**Extrait cité**
######
Sans punir ou lever le ton, comment faire ?

Le métier de parent apparaît de plus en plus exigeant… Non seulement nous ne devons pas laisser nos enfants prendre tout pouvoir, mais nous devons également les respecter, veiller à ne pas les blesser, construire leur confiance en soi… Comment assumer notre rôle de parent nourricier et en même temps, faire en sorte que nos enfants ne prennent pas tout pouvoir, aient des « limites et un cadre pour grandir » ? Et en plus, ces limites doivent être posées avec bienveillance, c’est-à-dire que nous devons faire en sorte qu’elles ne puissent pas entraver l’estime de soi des enfants ! « Mais dites-moi sans punition, ni cri, comment faisons-nous pour, à la fois construire des enfants exemplaires et en même temps, les froisser le moins possible ? »
######
(Éléments de données)
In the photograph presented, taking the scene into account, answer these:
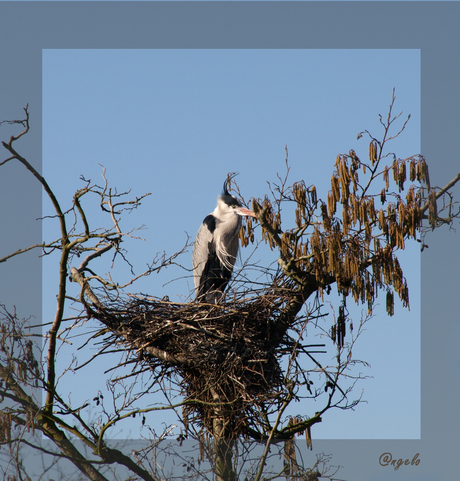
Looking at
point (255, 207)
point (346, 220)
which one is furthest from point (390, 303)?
point (255, 207)

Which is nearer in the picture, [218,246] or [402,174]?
[402,174]

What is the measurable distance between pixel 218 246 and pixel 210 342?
243 cm

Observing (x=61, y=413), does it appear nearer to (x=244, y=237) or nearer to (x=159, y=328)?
(x=159, y=328)

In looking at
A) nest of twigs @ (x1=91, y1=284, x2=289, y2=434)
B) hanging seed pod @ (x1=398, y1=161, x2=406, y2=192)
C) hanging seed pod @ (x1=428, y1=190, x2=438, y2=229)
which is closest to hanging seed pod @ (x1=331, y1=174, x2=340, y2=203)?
hanging seed pod @ (x1=398, y1=161, x2=406, y2=192)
######
**Série de consignes**
1. D'après l'extrait sur l'éducation sans punition, de quelle manière les limites doivent-elles être posées aux enfants ?
2. Dans les enregistrements, reprends les lignes en commençant à celle qui contient « In looking at » et en t'arrêtant à la fin des enregistrements, puis remplace « nest of twigs » par « pile of twigs » sans rien changer d'autre.

**Réponses aux consignes**
1. Avec bienveillance.

2.
In looking at
A) pile of twigs @ (x1=91, y1=284, x2=289, y2=434)
B) hanging seed pod @ (x1=398, y1=161, x2=406, y2=192)
C) hanging seed pod @ (x1=428, y1=190, x2=438, y2=229)
which is closest to hanging seed pod @ (x1=331, y1=174, x2=340, y2=203)?
hanging seed pod @ (x1=398, y1=161, x2=406, y2=192)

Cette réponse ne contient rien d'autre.